### Quoted passage
--- Start ---

Section 6015 affords relief from joint and several liability on three possible grounds. See sec. 6015(b), (c), (f). Mrs. McDonald seeks relief only under section 6015(c). It provides for allocation of the tax liability between the spouses as if they had filed separate returns reporting their respective items of income and deduction. "For purposes of section 6015(c), unlike for purposes of section 6015(b) and (f), equitable considerations * * * are of no import." Cheshire v. Commissioner, 115 T.C. 183, 194 (2000), aff'd, 282 F.3d 326 (5th Cir. 2002). If relief is available under section 6015(c), subsection (d) specifies the method for allocating the tax liability.

A requesting spouse may elect to have section 6015(c) apply if three conditions are met. The requesting spouse must: (1) have joined in the filing of a joint return for the year at issue; (2) be divorced or legally separated from the nonrequesting spouse at the time relief is sought; and (3) seek relief no later than two years after the date on which the IRS first commences collection activity for the year at issue. See sec. 6015(c)(1), (3). The parties agree that Mrs. McDonald meets these three threshold requirements.

--- End ---

### Entries supplied
--- Start ---

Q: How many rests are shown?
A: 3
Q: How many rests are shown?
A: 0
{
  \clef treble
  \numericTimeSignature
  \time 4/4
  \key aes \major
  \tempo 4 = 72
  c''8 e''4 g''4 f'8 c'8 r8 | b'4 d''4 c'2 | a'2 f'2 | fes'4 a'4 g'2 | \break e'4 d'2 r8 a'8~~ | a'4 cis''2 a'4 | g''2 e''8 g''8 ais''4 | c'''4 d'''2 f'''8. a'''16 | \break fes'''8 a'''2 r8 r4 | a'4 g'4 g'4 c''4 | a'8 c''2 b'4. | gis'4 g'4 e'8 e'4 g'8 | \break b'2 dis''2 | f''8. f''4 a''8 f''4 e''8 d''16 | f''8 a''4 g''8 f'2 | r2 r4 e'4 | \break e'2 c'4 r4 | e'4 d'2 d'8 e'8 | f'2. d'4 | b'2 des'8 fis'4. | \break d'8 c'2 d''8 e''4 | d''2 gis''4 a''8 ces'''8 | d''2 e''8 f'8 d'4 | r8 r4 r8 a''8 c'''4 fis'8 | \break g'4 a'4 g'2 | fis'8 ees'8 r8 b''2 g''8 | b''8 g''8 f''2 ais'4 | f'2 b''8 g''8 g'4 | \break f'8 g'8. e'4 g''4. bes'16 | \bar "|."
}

--- End ---

### Directions for this task
Reproduce the entire passage on relief from joint and several liability word for word. The data stand apart from the passage on relief from joint and several liability.

### Right answer
Section 6015 affords relief from joint and several liability on three possible grounds. See sec. 6015(b), (c), (f). Mrs. McDonald seeks relief only under section 6015(c). It provides for allocation of the tax liability between the spouses as if they had filed separate returns reporting their respective items of income and deduction. "For purposes of section 6015(c), unlike for purposes of section 6015(b) and (f), equitable considerations * * * are of no import." Cheshire v. Commissioner, 115 T.C. 183, 194 (2000), aff'd, 282 F.3d 326 (5th Cir. 2002). If relief is available under section 6015(c), subsection (d) specifies the method for allocating the tax liability.

A requesting spouse may elect to have section 6015(c) apply if three conditions are met. The requesting spouse must: (1) have joined in the filing of a joint return for the year at issue; (2) be divorced or legally separated from the nonrequesting spouse at the time relief is sought; and (3) seek relief no later than two years after the date on which the IRS first commences collection activity for the year at issue. See sec. 6015(c)(1), (3). The parties agree that Mrs. McDonald meets these three threshold requirements.